| Problem to solve |
Swap "vantage point" for "viewpoint" throughout the listing below and reproduce it with all other text unchanged.

(Source data)

* * *

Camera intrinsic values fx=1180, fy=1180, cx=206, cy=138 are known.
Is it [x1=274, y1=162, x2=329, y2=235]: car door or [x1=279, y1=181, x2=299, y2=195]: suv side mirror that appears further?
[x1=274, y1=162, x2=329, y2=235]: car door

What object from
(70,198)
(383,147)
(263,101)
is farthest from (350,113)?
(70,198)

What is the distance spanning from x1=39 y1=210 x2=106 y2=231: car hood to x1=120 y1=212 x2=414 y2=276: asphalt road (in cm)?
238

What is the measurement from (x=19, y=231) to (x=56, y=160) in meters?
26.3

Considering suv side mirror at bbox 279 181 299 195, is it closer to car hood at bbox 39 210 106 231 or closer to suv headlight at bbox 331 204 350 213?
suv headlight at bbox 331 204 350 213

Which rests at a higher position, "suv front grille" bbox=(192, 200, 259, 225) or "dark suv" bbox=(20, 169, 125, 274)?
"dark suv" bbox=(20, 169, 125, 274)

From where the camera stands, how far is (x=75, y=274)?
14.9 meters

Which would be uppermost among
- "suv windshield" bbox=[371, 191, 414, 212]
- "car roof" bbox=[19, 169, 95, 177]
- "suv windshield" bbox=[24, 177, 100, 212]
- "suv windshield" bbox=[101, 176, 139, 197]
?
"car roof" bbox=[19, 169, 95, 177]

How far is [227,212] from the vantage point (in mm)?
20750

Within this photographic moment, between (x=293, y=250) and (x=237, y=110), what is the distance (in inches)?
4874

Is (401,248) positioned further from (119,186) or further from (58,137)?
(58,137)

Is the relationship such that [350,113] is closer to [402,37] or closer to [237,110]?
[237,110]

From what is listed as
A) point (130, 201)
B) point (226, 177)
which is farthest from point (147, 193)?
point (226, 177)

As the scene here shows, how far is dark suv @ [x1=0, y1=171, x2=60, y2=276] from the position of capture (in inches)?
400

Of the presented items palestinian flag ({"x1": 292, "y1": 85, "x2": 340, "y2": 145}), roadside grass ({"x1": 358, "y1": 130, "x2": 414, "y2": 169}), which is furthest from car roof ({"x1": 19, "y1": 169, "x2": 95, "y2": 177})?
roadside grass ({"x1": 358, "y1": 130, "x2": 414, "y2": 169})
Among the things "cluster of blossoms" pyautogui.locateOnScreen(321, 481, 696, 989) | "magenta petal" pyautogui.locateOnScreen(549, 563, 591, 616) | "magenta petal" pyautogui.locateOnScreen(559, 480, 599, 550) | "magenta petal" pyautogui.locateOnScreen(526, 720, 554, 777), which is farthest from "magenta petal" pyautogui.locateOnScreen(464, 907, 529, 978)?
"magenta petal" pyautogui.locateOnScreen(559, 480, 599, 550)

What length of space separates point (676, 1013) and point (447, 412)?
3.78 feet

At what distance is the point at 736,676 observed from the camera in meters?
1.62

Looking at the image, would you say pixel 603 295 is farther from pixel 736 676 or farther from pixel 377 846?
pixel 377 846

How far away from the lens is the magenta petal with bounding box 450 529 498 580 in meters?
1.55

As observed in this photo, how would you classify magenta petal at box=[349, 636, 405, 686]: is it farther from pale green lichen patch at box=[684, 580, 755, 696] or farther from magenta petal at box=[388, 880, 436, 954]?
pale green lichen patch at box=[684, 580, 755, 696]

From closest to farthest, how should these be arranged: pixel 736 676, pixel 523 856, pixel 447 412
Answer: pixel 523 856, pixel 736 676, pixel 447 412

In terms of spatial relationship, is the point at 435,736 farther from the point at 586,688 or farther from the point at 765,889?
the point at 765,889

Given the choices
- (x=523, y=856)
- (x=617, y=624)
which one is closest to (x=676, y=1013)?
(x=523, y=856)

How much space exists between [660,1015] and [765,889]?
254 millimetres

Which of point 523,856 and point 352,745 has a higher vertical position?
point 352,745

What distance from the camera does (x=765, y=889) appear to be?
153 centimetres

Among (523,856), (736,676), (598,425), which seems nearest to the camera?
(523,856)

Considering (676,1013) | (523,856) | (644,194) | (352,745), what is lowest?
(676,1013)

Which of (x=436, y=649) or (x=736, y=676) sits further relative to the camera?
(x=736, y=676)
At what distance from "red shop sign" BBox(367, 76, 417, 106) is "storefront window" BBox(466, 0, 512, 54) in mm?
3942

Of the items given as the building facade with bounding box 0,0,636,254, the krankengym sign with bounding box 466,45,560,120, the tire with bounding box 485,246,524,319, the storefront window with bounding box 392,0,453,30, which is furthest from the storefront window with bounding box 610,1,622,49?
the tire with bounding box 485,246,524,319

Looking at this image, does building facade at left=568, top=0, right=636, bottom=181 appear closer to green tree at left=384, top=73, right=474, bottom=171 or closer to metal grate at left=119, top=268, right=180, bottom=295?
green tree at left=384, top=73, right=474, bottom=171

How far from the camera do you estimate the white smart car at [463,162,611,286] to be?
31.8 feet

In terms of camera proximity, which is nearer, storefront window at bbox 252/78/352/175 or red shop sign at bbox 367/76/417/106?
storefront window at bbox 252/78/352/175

* * *

| Response for this exercise |
Camera intrinsic values fx=1180, fy=1180, cx=206, cy=138 are known.
Is it [x1=274, y1=162, x2=329, y2=235]: car door or [x1=279, y1=181, x2=299, y2=195]: suv side mirror that appears further?
[x1=274, y1=162, x2=329, y2=235]: car door

What object from
(70,198)
(383,147)
(263,101)
is farthest from (350,113)?
(70,198)

What is the distance spanning from x1=39 y1=210 x2=106 y2=231: car hood to x1=120 y1=212 x2=414 y2=276: asphalt road (in cm)?
238

What is the measurement from (x=19, y=231) to (x=56, y=160) in meters?
26.3

Considering suv side mirror at bbox 279 181 299 195, is it closer to car hood at bbox 39 210 106 231 or closer to suv headlight at bbox 331 204 350 213?
suv headlight at bbox 331 204 350 213

Which rests at a higher position, "suv front grille" bbox=(192, 200, 259, 225) or "dark suv" bbox=(20, 169, 125, 274)?
"dark suv" bbox=(20, 169, 125, 274)

From where the camera stands, how far is (x=75, y=274)?
14.9 meters

Which would be uppermost among
- "suv windshield" bbox=[371, 191, 414, 212]
- "car roof" bbox=[19, 169, 95, 177]
- "suv windshield" bbox=[24, 177, 100, 212]
- "suv windshield" bbox=[101, 176, 139, 197]
?
"car roof" bbox=[19, 169, 95, 177]

How far is [227,212] from the viewpoint (in mm)?
20750

Within this photographic moment, between (x=293, y=250) and (x=237, y=110), what is the distance (in inches)?
4874

Is (401,248) positioned further from (119,186) or further from (58,137)?
(58,137)

Is the relationship such that [350,113] is closer to [402,37] or closer to [237,110]?
[237,110]

From what is listed as
A) point (130, 201)
B) point (226, 177)
which is farthest from point (147, 193)?
point (226, 177)

As the scene here shows, how far is dark suv @ [x1=0, y1=171, x2=60, y2=276] from the position of capture (in inches)?
400

Of the presented items palestinian flag ({"x1": 292, "y1": 85, "x2": 340, "y2": 145}), roadside grass ({"x1": 358, "y1": 130, "x2": 414, "y2": 169}), which is furthest from car roof ({"x1": 19, "y1": 169, "x2": 95, "y2": 177})?
roadside grass ({"x1": 358, "y1": 130, "x2": 414, "y2": 169})
Among the things "cluster of blossoms" pyautogui.locateOnScreen(321, 481, 696, 989) | "magenta petal" pyautogui.locateOnScreen(549, 563, 591, 616) | "magenta petal" pyautogui.locateOnScreen(559, 480, 599, 550) | "magenta petal" pyautogui.locateOnScreen(526, 720, 554, 777), which is farthest from "magenta petal" pyautogui.locateOnScreen(464, 907, 529, 978)?
"magenta petal" pyautogui.locateOnScreen(559, 480, 599, 550)

What length of space separates point (676, 1013) and point (447, 412)?
3.78 feet

At what distance is the point at 736,676 observed from the camera in meters?
1.62

Looking at the image, would you say pixel 603 295 is farther from pixel 736 676 or farther from pixel 377 846?
pixel 377 846

How far away from the lens is the magenta petal with bounding box 450 529 498 580 in meters?
1.55

As observed in this photo, how would you classify magenta petal at box=[349, 636, 405, 686]: is it farther from pale green lichen patch at box=[684, 580, 755, 696] or farther from magenta petal at box=[388, 880, 436, 954]?
pale green lichen patch at box=[684, 580, 755, 696]

From closest to farthest, how should these be arranged: pixel 736 676, pixel 523 856, pixel 447 412
Answer: pixel 523 856, pixel 736 676, pixel 447 412

In terms of spatial relationship, is the point at 435,736 farther from the point at 586,688 or farther from the point at 765,889?
the point at 765,889

Given the choices
- (x=523, y=856)
- (x=617, y=624)
which one is closest to (x=676, y=1013)?
(x=523, y=856)

How much space exists between [660,1015] and [765,889]?
254 millimetres

Which of point 523,856 and point 352,745 has a higher vertical position?
point 352,745

What distance from the camera does (x=765, y=889) appear to be?
153 centimetres

Among (523,856), (736,676), (598,425), which seems nearest to the camera?
(523,856)

Considering (676,1013) | (523,856) | (644,194) | (352,745), what is lowest?
(676,1013)

Which of (x=436, y=649) or (x=736, y=676) sits further relative to the camera?
(x=736, y=676)
At what distance from "red shop sign" BBox(367, 76, 417, 106) is "storefront window" BBox(466, 0, 512, 54) in mm?
3942

Of the items given as the building facade with bounding box 0,0,636,254, the krankengym sign with bounding box 466,45,560,120, the tire with bounding box 485,246,524,319, the storefront window with bounding box 392,0,453,30, which is furthest from the storefront window with bounding box 610,1,622,49?
the tire with bounding box 485,246,524,319

Looking at this image, does building facade at left=568, top=0, right=636, bottom=181 appear closer to green tree at left=384, top=73, right=474, bottom=171 or closer to metal grate at left=119, top=268, right=180, bottom=295?
green tree at left=384, top=73, right=474, bottom=171

How far from the camera do you estimate the white smart car at [463,162,611,286] to be?
31.8 feet

In terms of camera proximity, which is nearer, storefront window at bbox 252/78/352/175 or red shop sign at bbox 367/76/417/106?
storefront window at bbox 252/78/352/175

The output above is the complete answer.